Thursday, November 18, 2010

Touching your privates, Three

Around the end of October, city officials of Boston announced plans for an all-in-one supercard to be distributed to students.
[T]hey can use [the card] to ride the MBTA [the local mass transit system], withdraw books from city libraries, play sports, attend after-school programs at community centers, and access meal programs at their schools.

The so-called BostONEcard will also be used to take attendance and may eventually serve as a debit card, among other potential uses.
It includes multiple bar codes, an RFID chip for use on the MBTA, and the student's picture.

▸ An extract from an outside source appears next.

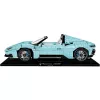 COBI 24351 Maserati MC20 Cielo Executive Edition set di costruzioni, 1:12, 2312 pezzi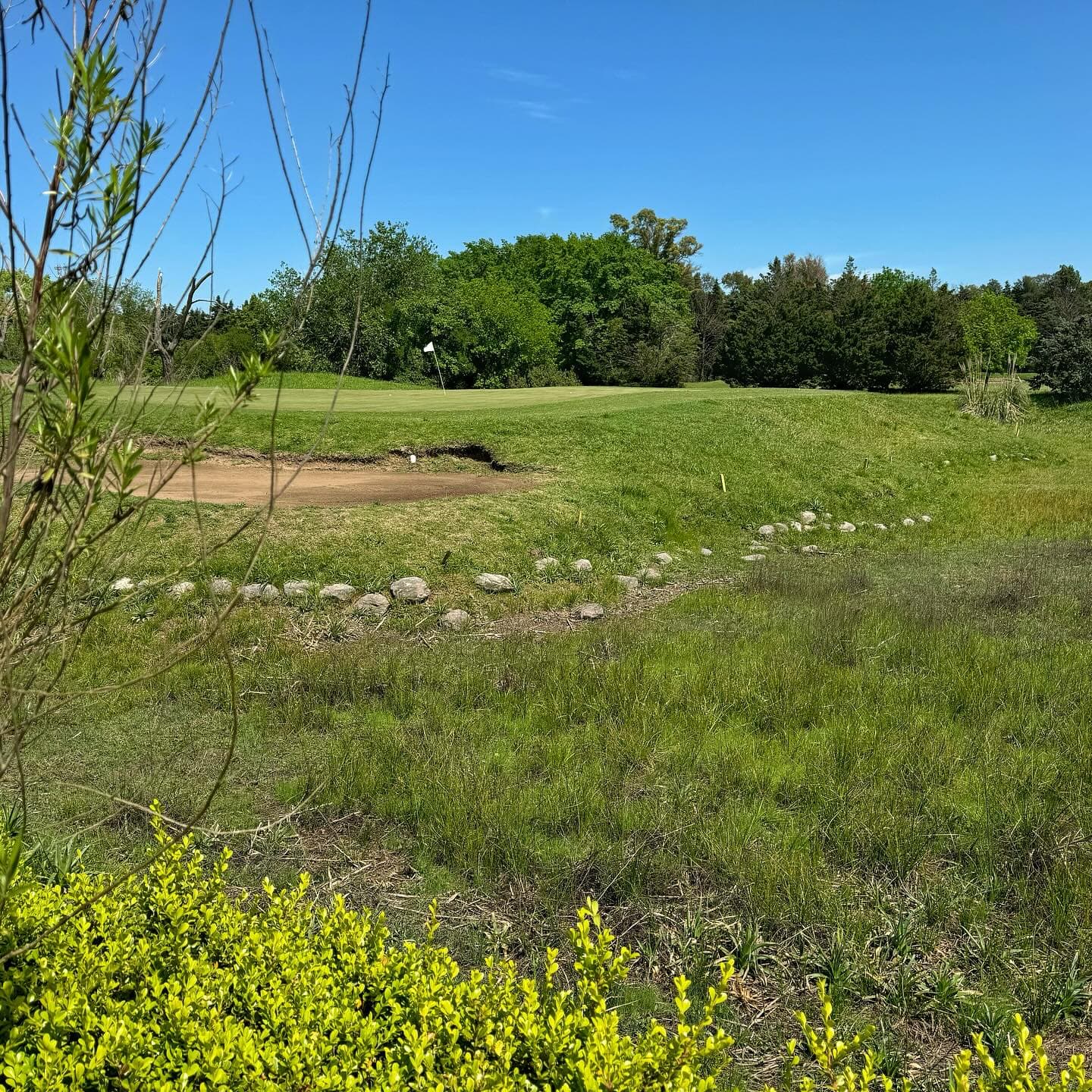 LA ESPERANZA GOLF CLUB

The intent is to expand the current test program at one school to include all public school students in the city's middle and high schools.
“This may not be Big Brother, but it certainly feels like Little Brother," said Carol Rose, American Civil Liberties Union of Massachusetts executive director.

She questioned whether the information could be subpoenaed by law enforcement agencies or whether it could be surreptitiously slipped to marketing companies.
There would have to be "stringent privacy protections," she said.
“The question is who has access to this database, which when combined reveals a treasure trove of personal information about our children, including what they read, what they eat, where they go, and how much money they have. That information is highly confidential."
I've got a better idea: Ditch the cards. Personal privacy should not be secondary to administrative convenience.

Footnote: Boston schools are not the first to go for the technological quick-fix of the all-knowing card.